Even at this young age Katalina has to manage her T1D. “I try to never let T1D affect what I can do in riding and I always try to keep my medicine with me and my levels consistent when I’m showing.  I see myself as familiar to my competitors as any other kid would be. My disease doesn’t have to define me so why would I let it?”

She, too, has her amazing stories of coping and showing. “While I was showing at the Onondarka Finals, as an 11-year-old, I was about to go into my first round when I realized I wasn’t feeling quite right. I then tested and found my blood sugar level was at 40, which is dangerously low. I was next in the ring and didn’t want to make a fuss about my ‹ability’ to complete. I ate a few mints then entered the ring. Thankfully, I made it through my round then drank near a whole bottle of Gatorade. In hindsight we should have been more prepared but I’m glad that I went through with my round.”

If you are interested in donating or being a part of this special event or please contact Aimee LaFayette at  This e-mail address is being protected from spambots. You need JavaScript enabled to view it or call 775-722-1699.


Causes of Type 1 Diabetes

Researchers do not know the exact causes of T1D, but they do know some onset factors and triggers associated with the condition.

Hereditary Considerations: There is often a family history of T1D, however the majority of diagnoses occur in people who have no family members with the disease. Nonetheless, having a family history of T1D puts people at higher risk of developing the disease. Gestational diabetes and Type 2 diabetes are not indicators of a familial disposition for T1D.

Viral Infections: Researchers believe there can be triggers, such as viral infections, that may be associated with the onset of the disease.

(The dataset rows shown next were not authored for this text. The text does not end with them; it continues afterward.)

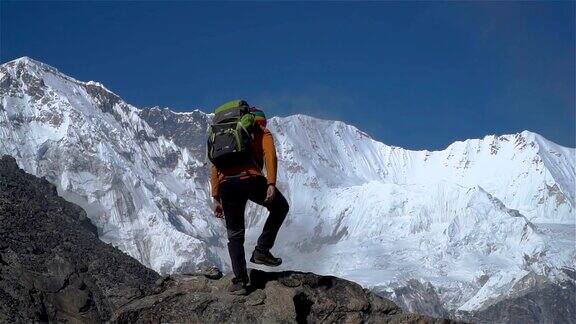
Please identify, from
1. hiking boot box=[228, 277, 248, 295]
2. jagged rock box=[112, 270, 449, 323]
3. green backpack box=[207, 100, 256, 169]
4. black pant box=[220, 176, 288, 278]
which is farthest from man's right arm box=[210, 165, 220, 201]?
jagged rock box=[112, 270, 449, 323]

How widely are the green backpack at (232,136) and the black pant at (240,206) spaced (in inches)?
15.8

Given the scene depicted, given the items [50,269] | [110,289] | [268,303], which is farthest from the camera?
[110,289]

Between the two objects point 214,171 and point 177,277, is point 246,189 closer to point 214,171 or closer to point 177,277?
point 214,171

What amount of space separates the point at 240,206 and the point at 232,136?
1.47 metres

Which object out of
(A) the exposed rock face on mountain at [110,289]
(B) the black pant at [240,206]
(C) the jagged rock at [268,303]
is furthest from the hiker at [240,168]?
(A) the exposed rock face on mountain at [110,289]

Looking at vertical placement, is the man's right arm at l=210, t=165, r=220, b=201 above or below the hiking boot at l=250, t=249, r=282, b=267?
above

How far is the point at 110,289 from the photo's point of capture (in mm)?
119750

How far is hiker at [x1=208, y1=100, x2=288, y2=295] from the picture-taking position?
1672cm

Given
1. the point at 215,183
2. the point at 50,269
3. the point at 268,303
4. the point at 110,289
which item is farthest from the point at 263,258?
the point at 110,289

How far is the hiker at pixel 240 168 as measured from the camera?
16.7 metres

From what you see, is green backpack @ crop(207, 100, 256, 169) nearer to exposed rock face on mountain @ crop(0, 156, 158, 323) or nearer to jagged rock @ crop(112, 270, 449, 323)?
jagged rock @ crop(112, 270, 449, 323)

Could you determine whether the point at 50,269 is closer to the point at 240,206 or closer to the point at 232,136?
the point at 240,206

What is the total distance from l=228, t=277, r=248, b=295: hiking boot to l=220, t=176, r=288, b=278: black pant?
0.35ft

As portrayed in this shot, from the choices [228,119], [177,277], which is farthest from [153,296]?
[228,119]
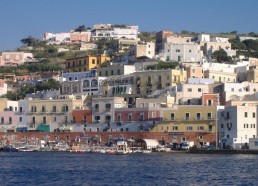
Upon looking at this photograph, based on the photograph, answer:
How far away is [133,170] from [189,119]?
65.8 feet

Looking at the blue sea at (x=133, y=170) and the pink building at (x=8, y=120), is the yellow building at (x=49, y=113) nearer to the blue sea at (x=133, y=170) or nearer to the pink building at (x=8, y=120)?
the pink building at (x=8, y=120)

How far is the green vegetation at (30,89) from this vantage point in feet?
299

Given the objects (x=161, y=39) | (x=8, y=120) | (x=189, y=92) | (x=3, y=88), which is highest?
(x=161, y=39)

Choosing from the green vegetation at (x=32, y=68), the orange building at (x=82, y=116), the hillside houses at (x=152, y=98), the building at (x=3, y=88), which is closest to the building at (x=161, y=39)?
the hillside houses at (x=152, y=98)

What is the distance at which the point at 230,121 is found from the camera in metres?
64.8

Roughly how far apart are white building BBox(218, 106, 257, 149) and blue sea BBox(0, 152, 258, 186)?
348 cm

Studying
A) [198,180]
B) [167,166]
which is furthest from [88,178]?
[167,166]

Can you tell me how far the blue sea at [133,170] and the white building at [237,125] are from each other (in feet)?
11.4

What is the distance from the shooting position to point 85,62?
307 ft

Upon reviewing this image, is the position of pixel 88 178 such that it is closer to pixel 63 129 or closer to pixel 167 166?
pixel 167 166

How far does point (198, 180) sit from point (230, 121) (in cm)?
2442

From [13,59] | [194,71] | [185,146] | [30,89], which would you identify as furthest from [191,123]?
[13,59]

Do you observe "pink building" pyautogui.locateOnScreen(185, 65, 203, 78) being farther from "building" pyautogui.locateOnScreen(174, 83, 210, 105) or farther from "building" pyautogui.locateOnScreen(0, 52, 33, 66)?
"building" pyautogui.locateOnScreen(0, 52, 33, 66)

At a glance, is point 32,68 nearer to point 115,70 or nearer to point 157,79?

For this reason, developing a viral vaccine may be one way to prevent T1D.

Environmental Factors: T1D diagnoses are on the rise, likely due to environmental changes, perhaps through certain viral infections or other factors. Early exposures to those factors after birth might be linked to the development of T1D.

What does not cause T1D?


Diet: Diet does not cause T1D, and there are no dietary changes you can make to prevent its onset. Dietary factors may be involved in development of T2D.

Lifestyle: Similarly, lifestyle, activity level, socioeconomic standing or habits do not play into the likelihood of a T1D diagnosis. A sedentary routine, among other factors, may lead to T2D.

Genetics: The presence of certain genes appears in many T1D cases. If someone in your family has had T1D, you are at a higher risk.

Ethnicity: T1D does not discriminate. People of all ethnic backgrounds have T1D, though the incidence generally increases in populations north of the equator.

Age: While people can experience the onset of T1D at any age, many are diagnosed in early elementary school or as preteens. Hormonal changes, like those associated with growth spurts, may have an impact on the presentation and management of T1D.